The A range of grades (A-, A, and A+) covers 20% of the percentage scale, from 80-100%. For all other letters, the range of grades that they cover is only 10% of the percentage scale (B from 70-80%, C from 60-70%, etc.). This means that the average A+ student makes a 6.7% higher mark than the average A student, where as the average B+ student makes only a 3.3% higher mark than the average B student.

If a student is in the A range of grades, students must increment their percentage grade twice as much as normal, before seeing an increment in their letter grade. Even if Problem #1 (above) was fixed (i.e. there was a distinction in GPA values for A+ and A), any student who achieves an 80% (an A) or above, is not being fully credited for their work.

Is it That Bad?

Just to show how ridiculous the scale is bent for the A range of grades, consider the following:

If the GPA conversion table would continue to be linear after the 80% range (as it is before the 80% range), then an 83-86% would be a 4.00 GPA, a 93-96% would be a 5.00 GPA, a 97-99% would be a 5.33 GPA, and a 100% would be a 5.67 GPA (over 40% more than the 4.00 GPA you actually get!).
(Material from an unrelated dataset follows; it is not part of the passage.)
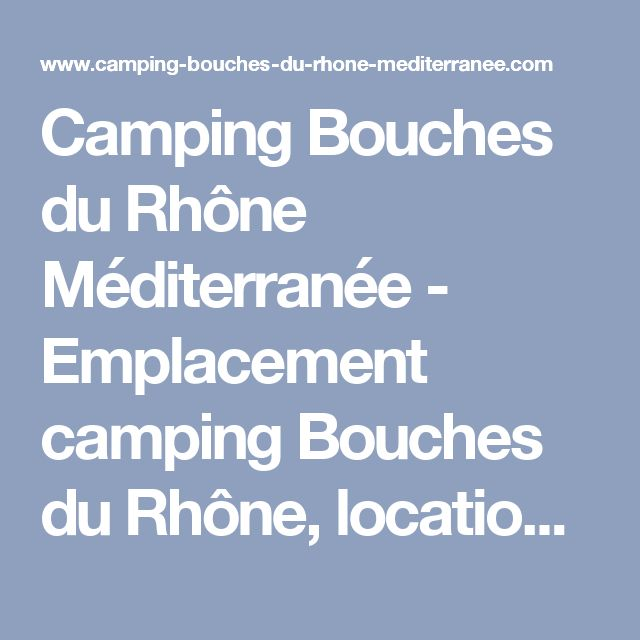Camping Bouches du Rhône Méditerranée - Emplacement camping Bouches du Rhône, location mobil-homes, vacances camping Bouches du Rhône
Linear (Proper) vs. Actual GPA Scale

Essentially, because the scale is bent, it makes it easier for a student to achieve an A range grade, since all you require is an 80% (my high school considers the A range of grades to represent the 90-100% range). But, it makes achieving an A or an A+ grade extremely hard. And those students who did so are credited with very few GPA points (or zero GPA points, in the case of an A+ grade) to indicate their extra performance.
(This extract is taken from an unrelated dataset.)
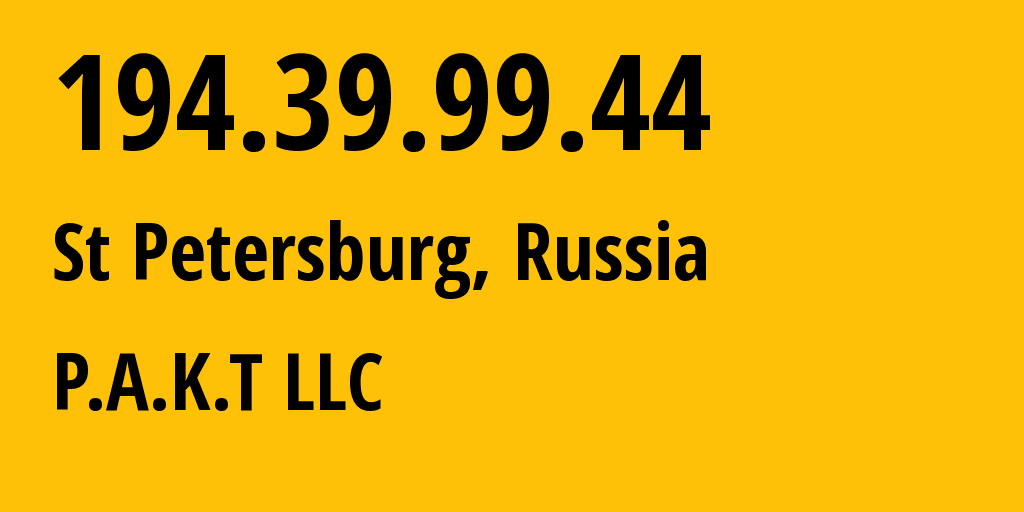 IP address 194.39.99.44 (St Petersburg, St.-Petersburg, Russia) get location, coordinates on map, ISP provider AS39087 P.A.K.T LLC // who is provider of ip address 194.39.99.44, whose IP address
Consequences of the Problems

For each course, a student has a final percentage grade (0 to 100%). These percentage grades are converted to GPA values according to the table above. This table rounds off the percentage grade by up to 2%, with the exception of an A- or an A, in which the percentage grade is rounded off up to 4%, with the exception of an A+ grade, which is always rounded off downwards... And it can be rounded downwards by up to 10%! (this is because an A+ [94-100%] receives a 4.0 GPA value, which represents an average grade of 90%). It is these inaccurate GPA values which are averaged to calculate sessional and cumulative GPA values.

Also, as any person with elementary knowledge of mathematical concepts will tell you, it does not make any sense to take an average of numbers that do not represent a linear scale. You would not find the average volume of a bunch of cubes by averaging the length of one side on each cube, and then cubing the result. This is essentially what universities are doing.

Example of the Problem

Since Acadia University has a policy of not releasing the percentage grades of any course, the problem is usually hidden. Since I do have the percentage grades of my transfer credits above, I can use them as an example.
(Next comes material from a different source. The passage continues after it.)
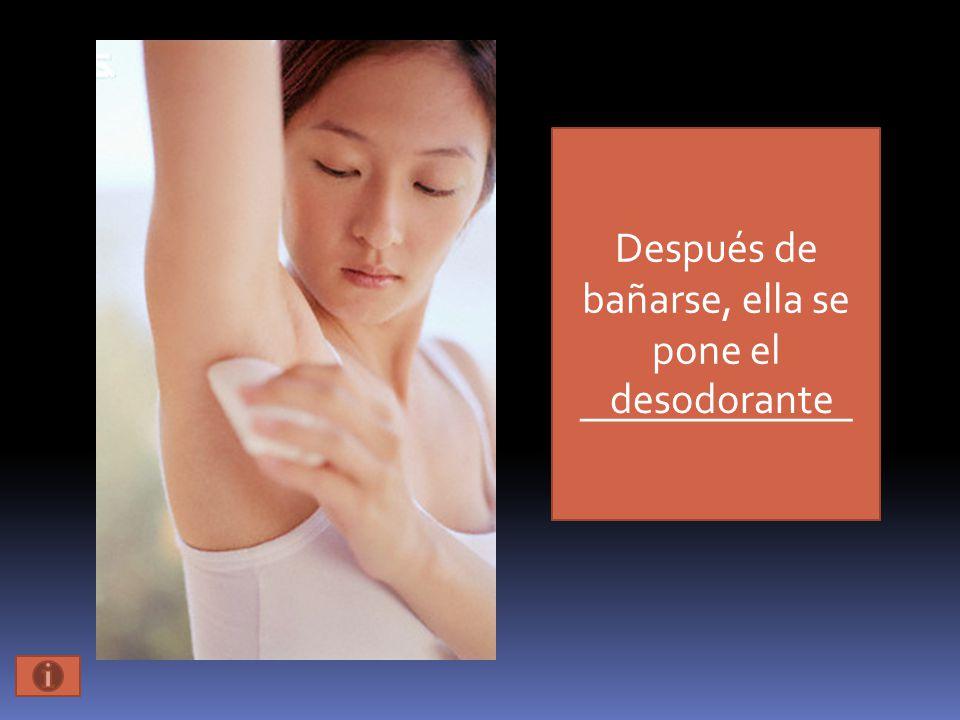 Después de bañarse, ella se pone el _____________ desodorante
You will notice that the average percentage grade of my transfer credits is 87.6%. Once these grades have been converted to GPA values, the average GPA value is a 3.67. If I did not know my percentage average (as is the case for any course taken at Acadia University), I would use the average GPA of 3.67 (the grade that the university would release) to calculate my percentage average at 83%. This is off the actual percentage by almost 5%!

What Should be Done

At the very least, an A+ should be awarded a 4.33 GPA value, as it is in some universities, so that they do not hurt the students who are capable of achieving A+'s. This would remove the major round-off errors. After this fix, the only errors left would be the rounding of percentage grades to GPA values. At most, these errors may accumulate up to a 4% difference of the actual value (which is still quite significant, actually). But, at least there would be no discrimination between those students who perform well enough to receive A+'s, and those who do not.

I find it rather amusing that technologically advanced universities cannot perform simple averaging properly to avoid round-off errors; a concept that is taught at the elementary school level.

Thank you for your time in reading this.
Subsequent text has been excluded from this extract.